- Records -

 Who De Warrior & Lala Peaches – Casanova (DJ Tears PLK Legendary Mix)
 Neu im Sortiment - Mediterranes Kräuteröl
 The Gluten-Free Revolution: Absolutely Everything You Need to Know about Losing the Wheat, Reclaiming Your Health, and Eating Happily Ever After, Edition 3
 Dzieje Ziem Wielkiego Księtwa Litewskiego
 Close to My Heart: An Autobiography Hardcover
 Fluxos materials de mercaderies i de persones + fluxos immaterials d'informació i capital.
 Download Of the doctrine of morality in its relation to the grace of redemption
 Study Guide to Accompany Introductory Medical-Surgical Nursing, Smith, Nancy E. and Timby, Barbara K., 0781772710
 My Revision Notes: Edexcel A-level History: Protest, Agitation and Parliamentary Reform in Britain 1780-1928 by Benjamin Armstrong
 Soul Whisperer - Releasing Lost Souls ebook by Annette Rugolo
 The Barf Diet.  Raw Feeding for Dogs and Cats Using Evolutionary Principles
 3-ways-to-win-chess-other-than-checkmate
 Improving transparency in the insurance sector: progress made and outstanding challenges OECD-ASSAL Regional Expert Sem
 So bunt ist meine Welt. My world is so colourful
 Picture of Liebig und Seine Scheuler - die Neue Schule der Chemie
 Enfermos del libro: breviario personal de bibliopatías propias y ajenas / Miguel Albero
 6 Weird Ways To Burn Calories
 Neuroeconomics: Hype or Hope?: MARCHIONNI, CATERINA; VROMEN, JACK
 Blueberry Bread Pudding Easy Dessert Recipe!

- What to do -
Return all of the data exactly as it reads.

- Solution below -
 Who De Warrior & Lala Peaches – Casanova (DJ Tears PLK Legendary Mix)
 Neu im Sortiment - Mediterranes Kräuteröl
 The Gluten-Free Revolution: Absolutely Everything You Need to Know about Losing the Wheat, Reclaiming Your Health, and Eating Happily Ever After, Edition 3
 Dzieje Ziem Wielkiego Księtwa Litewskiego
 Close to My Heart: An Autobiography Hardcover
 Fluxos materials de mercaderies i de persones + fluxos immaterials d'informació i capital.
 Download Of the doctrine of morality in its relation to the grace of redemption
 Study Guide to Accompany Introductory Medical-Surgical Nursing, Smith, Nancy E. and Timby, Barbara K., 0781772710
 My Revision Notes: Edexcel A-level History: Protest, Agitation and Parliamentary Reform in Britain 1780-1928 by Benjamin Armstrong
 Soul Whisperer - Releasing Lost Souls ebook by Annette Rugolo
 The Barf Diet.  Raw Feeding for Dogs and Cats Using Evolutionary Principles
 3-ways-to-win-chess-other-than-checkmate
 Improving transparency in the insurance sector: progress made and outstanding challenges OECD-ASSAL Regional Expert Sem
 So bunt ist meine Welt. My world is so colourful
 Picture of Liebig und Seine Scheuler - die Neue Schule der Chemie
 Enfermos del libro: breviario personal de bibliopatías propias y ajenas / Miguel Albero
 6 Weird Ways To Burn Calories
 Neuroeconomics: Hype or Hope?: MARCHIONNI, CATERINA; VROMEN, JACK
 Blueberry Bread Pudding Easy Dessert Recipe!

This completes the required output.